YOUR CHANCES OF FAILURE MAY GREATLY REDUCE.
rvlv
rethink your old action style!!!!!!!!!
Note
Trading Breakouts.
Breakouts can be highly rewarding, because they often indicate the start of a major move. However, most breakouts fail.
This Trader Tip will teach you how to avoid the losers, and bank the winners!
--------------------------------------------------------------------------------
Breakout Trading as they say is not for tech newbies. Here is my humble experience about trading them :
1) Whenever prices break a imp. s/r level its a breakout. So the important thing about picking them is to judge the importance of those levels. But more important is the pattern that suggests a breakout. There are many-many patterns and each of them has a specific set of criteria. Sometimes prices survive double tops, wedges or similarly others. Thus it requires experience of reading innumerous charts. Price targets are determined from the pattern how the s/r levels are breached. Volumes are equally important. And again retracements and extension levels are very impotant, but i condider them important in all trading decisions, momentum based or after completion of a pattern.
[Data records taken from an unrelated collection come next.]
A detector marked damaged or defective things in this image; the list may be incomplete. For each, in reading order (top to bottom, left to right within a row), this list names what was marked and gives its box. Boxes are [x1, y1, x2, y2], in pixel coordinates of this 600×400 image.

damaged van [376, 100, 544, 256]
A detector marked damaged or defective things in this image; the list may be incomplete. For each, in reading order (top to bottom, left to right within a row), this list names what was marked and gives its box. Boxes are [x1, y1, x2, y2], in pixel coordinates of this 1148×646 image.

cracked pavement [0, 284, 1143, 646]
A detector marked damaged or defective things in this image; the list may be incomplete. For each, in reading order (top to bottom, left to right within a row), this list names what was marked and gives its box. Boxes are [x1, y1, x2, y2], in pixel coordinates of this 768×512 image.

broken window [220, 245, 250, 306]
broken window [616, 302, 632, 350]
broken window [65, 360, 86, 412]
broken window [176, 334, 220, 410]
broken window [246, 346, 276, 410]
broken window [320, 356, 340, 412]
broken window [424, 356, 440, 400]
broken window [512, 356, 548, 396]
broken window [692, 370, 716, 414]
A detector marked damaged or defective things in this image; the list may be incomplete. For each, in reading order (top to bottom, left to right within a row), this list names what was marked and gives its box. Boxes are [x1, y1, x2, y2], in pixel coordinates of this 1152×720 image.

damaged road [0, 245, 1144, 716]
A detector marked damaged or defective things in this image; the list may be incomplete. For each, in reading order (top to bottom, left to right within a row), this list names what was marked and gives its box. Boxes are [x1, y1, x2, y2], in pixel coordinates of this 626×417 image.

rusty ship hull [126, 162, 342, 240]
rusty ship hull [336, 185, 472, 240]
2) Once the risk factor is conceived they are the most profitable trades. Thus if one can identify a single out of 200 stocks, they are worth the trouble,that is.
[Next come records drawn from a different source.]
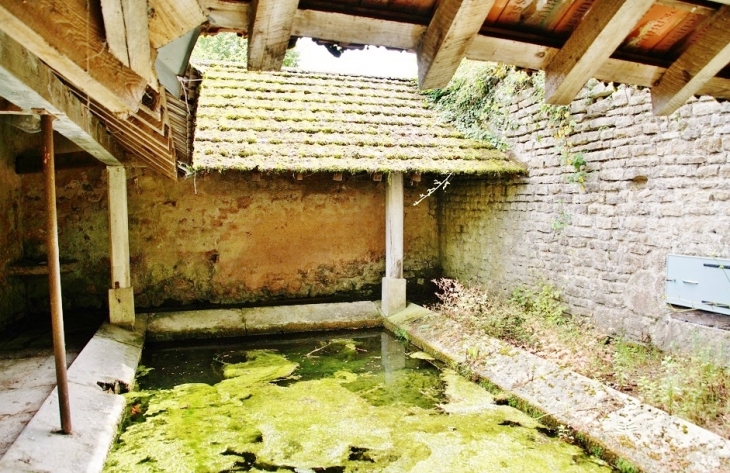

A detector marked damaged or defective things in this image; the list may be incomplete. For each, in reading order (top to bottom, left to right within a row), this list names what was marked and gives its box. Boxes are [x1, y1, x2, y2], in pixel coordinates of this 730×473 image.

rusted metal pole [41, 112, 72, 434]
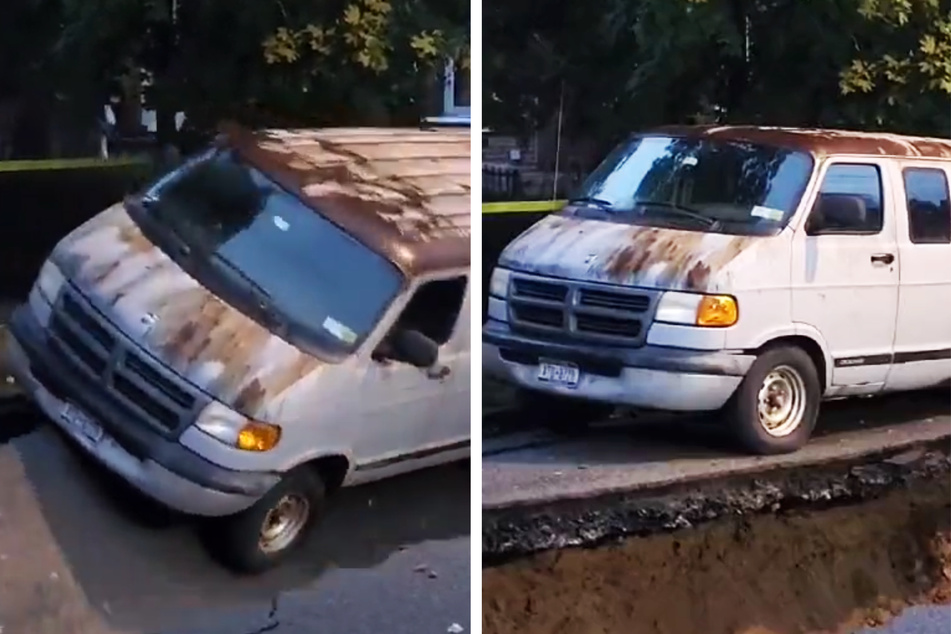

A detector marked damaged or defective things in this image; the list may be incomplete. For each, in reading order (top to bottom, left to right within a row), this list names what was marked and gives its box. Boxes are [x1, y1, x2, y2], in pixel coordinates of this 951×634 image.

rusty van roof [216, 121, 468, 274]
rusty van roof [652, 124, 951, 160]
rust patch on hood [53, 205, 328, 418]
cracked asphalt [0, 420, 472, 632]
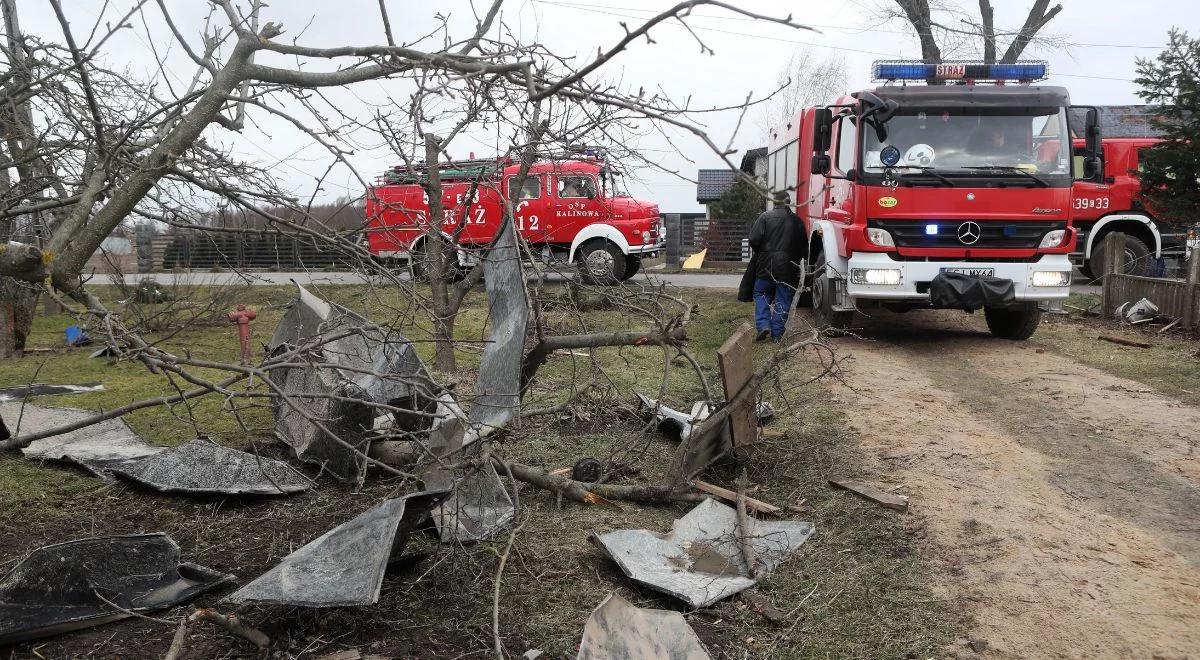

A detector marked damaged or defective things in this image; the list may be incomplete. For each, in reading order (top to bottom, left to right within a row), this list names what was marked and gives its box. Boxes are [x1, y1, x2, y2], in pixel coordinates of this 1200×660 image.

broken metal sheet [0, 382, 103, 402]
damaged roofing material [0, 382, 103, 402]
broken metal sheet [2, 400, 162, 482]
damaged roofing material [2, 400, 162, 482]
broken metal sheet [108, 438, 312, 496]
damaged roofing material [108, 438, 312, 496]
broken metal sheet [268, 282, 440, 480]
damaged roofing material [268, 282, 446, 482]
damaged roofing material [432, 219, 524, 544]
broken metal sheet [432, 219, 524, 544]
storm-damaged yard [0, 282, 956, 656]
damaged roofing material [0, 536, 232, 644]
broken metal sheet [0, 532, 233, 644]
damaged roofing material [224, 488, 450, 604]
broken metal sheet [225, 488, 450, 604]
broken metal sheet [580, 592, 712, 660]
damaged roofing material [580, 592, 712, 660]
broken metal sheet [592, 498, 816, 604]
damaged roofing material [592, 496, 816, 608]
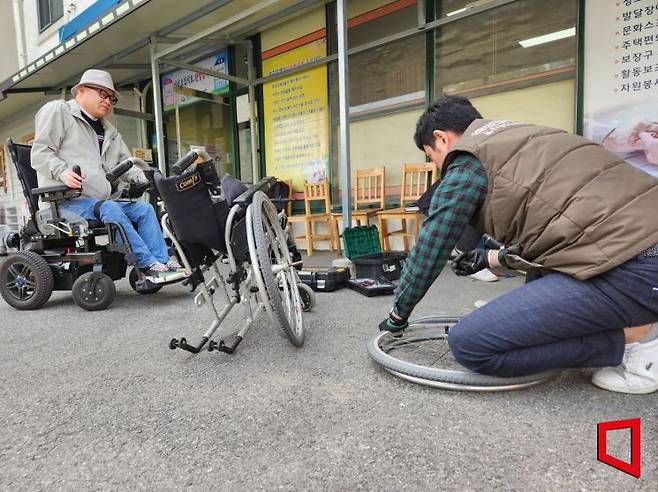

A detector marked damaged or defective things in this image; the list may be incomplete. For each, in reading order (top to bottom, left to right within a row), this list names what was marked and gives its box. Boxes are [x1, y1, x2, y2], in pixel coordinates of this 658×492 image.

In a day to day breakout trading, we go for buying on breakout of yesterdays high, and selling of a stock on break below yesterday low.
Now the prices cheat on us and do the exact reversals etc.
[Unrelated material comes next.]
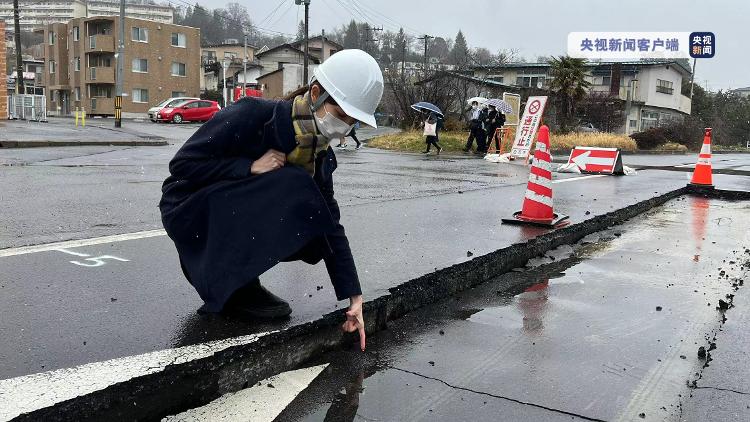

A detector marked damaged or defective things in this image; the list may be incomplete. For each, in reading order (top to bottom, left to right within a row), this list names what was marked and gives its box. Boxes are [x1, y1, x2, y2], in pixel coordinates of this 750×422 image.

road crack [390, 364, 608, 420]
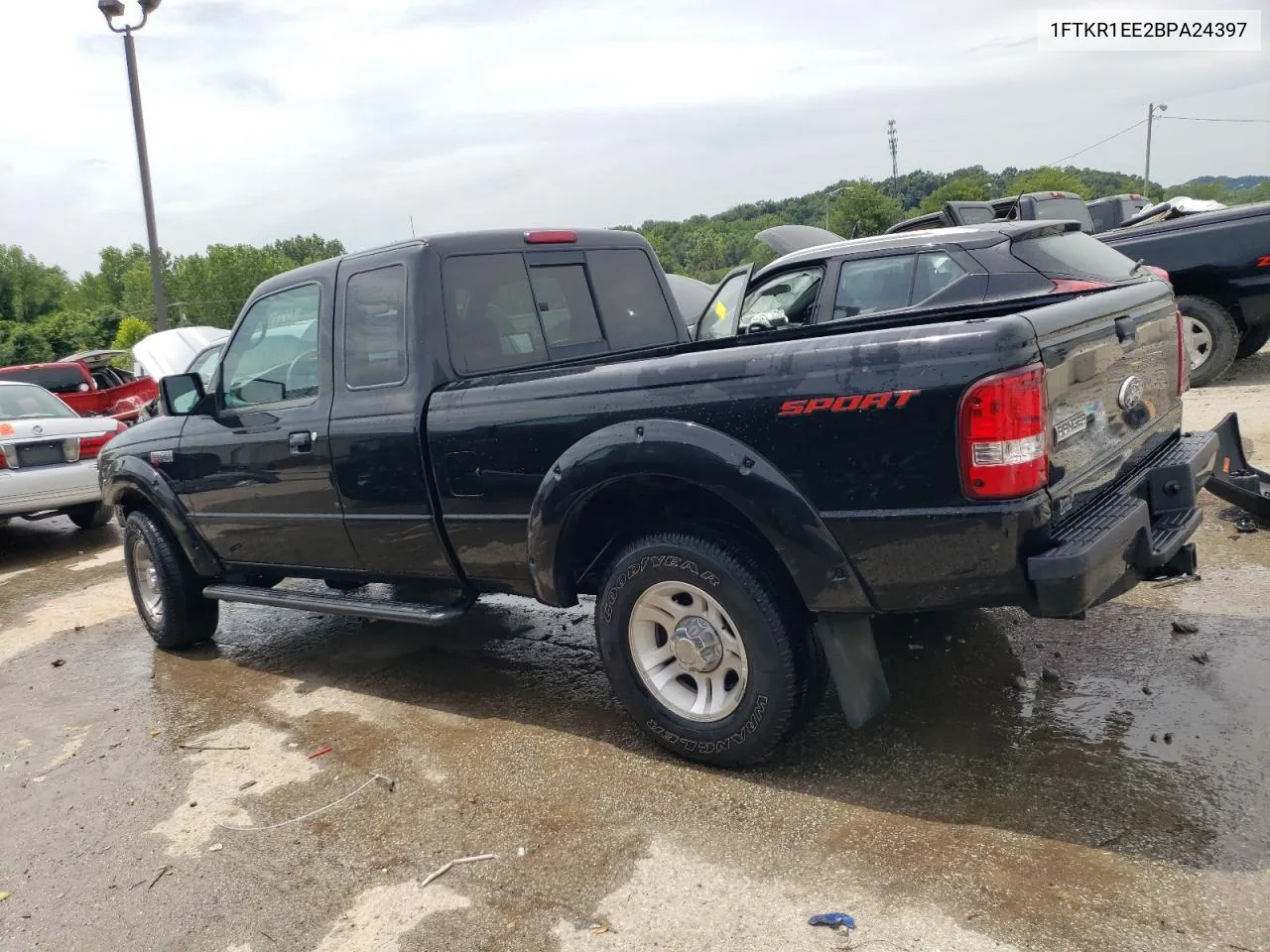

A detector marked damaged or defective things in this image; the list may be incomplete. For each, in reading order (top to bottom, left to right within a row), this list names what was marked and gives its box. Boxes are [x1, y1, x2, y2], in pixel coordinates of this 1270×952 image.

damaged rear bumper [1021, 431, 1218, 619]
How can we find out that a certain breakout of a particular stock price is genuine and not a fake one -so that we trade on that?
shall I pick up the rising volume as a supporting thing?
shall I pick the crossing above a regular pivot level as a strong guidance?
OR SHALL I base my decision on stockhastics or roc?
IMHO, first things first: I do not suggest in anyways trading only on breakout, I dont practise that myself. I dont suggest buying simply on breakouts of yeasterday high, and selling of a stock on break below yesterday low. Things can never be that simple in the market.
At the time of breakout the volume goes high and prices move with great force. Momentum based strategies work here.
Yes, more important is what if prices cheat on us. If the risk element is well taken care of only rewards are left.Let me elaborate.
Prices have some amount of randomness, and the amount of randomness exactly at a point of time should be judged. Say if we are about to buy, the prices have some definite probability to move up, and a definite probability to move down. A picture says more than a thousand words.
http://www.traderji.com/57594-post48.html
I had suggested a long position on NALCO since it had been under a very clear accumulation. What shall an analyst have said about the probability of moving down? 0.5? then he is not an analyst. The prices had little chances of moving down from there, say less than 0.1. The breakout did not happen at that particular time. But they did not move with countertrend either. They make noise for sometime, and then start giving me profits. And so i won.
Next consider the chart of TITAN, I have been suggesting it tens of times in the chatroom the past week. What does one judge about its probability of moving up? Open for criticism, just like BOMBAYDYEIN.
Now about the rewards. Once a breakout-trade becomes successful it is suggested to start pyramiding up as much portfolio as risk/reward allows.Even if one one breakout can be identified in a month it is worth the efforts, that is.
Now more about picking up a possible candidate for breakout. IMHO, prices and volumes are the most important thing. Everything else follows. Thats why I said pattern study is most important. I do not use stochs or MACD or MAs. I use only Bollinger Bands, that too just because they help me visualize faster and easier. Please dont ask me to give my full system for public criticism.
Sir, I cant call myself an expert. Theese are my views only.